* TEXT PROVIDED *
+===+

Saturday, April 25, 2020
Web Desk

Punjab doctors, nurses go on hunger strike over non-availability of COVID-19 protection gear

'We are on the frontline of this virus and if we are not protected then the whole population is at risk,' says alliance chief

Web Desk
Health workers have complained for weeks that Pakistan's hospitals are suffering from chronic shortages of safety gear. — AFP

LAHORE: Dozens of Pakistani doctors and nurses have gone on a hunger strike to protest against the lack of personal protective equipment (PPE) available for frontline medical staff treating coronavirus patients.

Health workers have complained for weeks that the country´s hospitals are suffering chronic shortages of safety gear, prompting the arrest of more than 50 doctors who called for more supplies in the city of Quetta earlier this month.

The frontline staff has been left vulnerable, with more than 150 medical workers testing positive for the virus nationwide, according to the Young Doctors´ Association (YDA) in the worst-hit Punjab province.

The protesters have kept working in their hospitals while taking turns to demonstrate outside the health authority offices in the provincial capital Lahore.

"We do not intend on stopping until the government listens to our demands. They have been consistently refusing to adhere to our demands," said doctor Salman Haseeb.

Haseeb heads the province´s Grand Health Alliance, which is organising the protest, and he said he had not eaten since April 16.

+===+

* PROVIDED DATA *
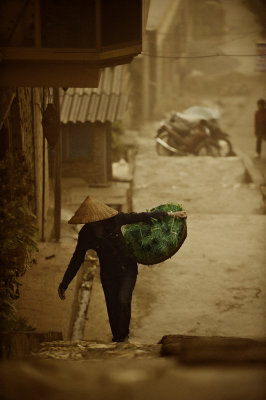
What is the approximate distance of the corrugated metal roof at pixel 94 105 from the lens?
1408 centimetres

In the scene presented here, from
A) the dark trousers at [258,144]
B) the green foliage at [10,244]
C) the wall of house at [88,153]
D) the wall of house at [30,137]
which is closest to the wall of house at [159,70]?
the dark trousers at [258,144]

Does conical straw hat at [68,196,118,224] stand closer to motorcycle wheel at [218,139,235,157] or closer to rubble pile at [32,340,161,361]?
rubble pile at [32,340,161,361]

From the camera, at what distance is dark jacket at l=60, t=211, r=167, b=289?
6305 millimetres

+===+

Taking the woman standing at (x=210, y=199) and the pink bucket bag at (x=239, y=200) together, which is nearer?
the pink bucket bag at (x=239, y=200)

+===+

* TASKS TO COMPLETE *
**1.** In the news article on the Punjab hunger strike, since what date had Salman Haseeb not eaten?
**2.** Write out the Punjab hunger strike article word for word from "Health workers have complained for weeks that the" to "provincial capital Lahore.".

* ANSWERS BY ITEM NUMBER *
**1.** April 16

**2.**
Health workers have complained for weeks that the country´s hospitals are suffering chronic shortages of safety gear, prompting the arrest of more than 50 doctors who called for more supplies in the city of Quetta earlier this month.

The frontline staff has been left vulnerable, with more than 150 medical workers testing positive for the virus nationwide, according to the Young Doctors´ Association (YDA) in the worst-hit Punjab province.

The protesters have kept working in their hospitals while taking turns to demonstrate outside the health authority offices in the provincial capital Lahore.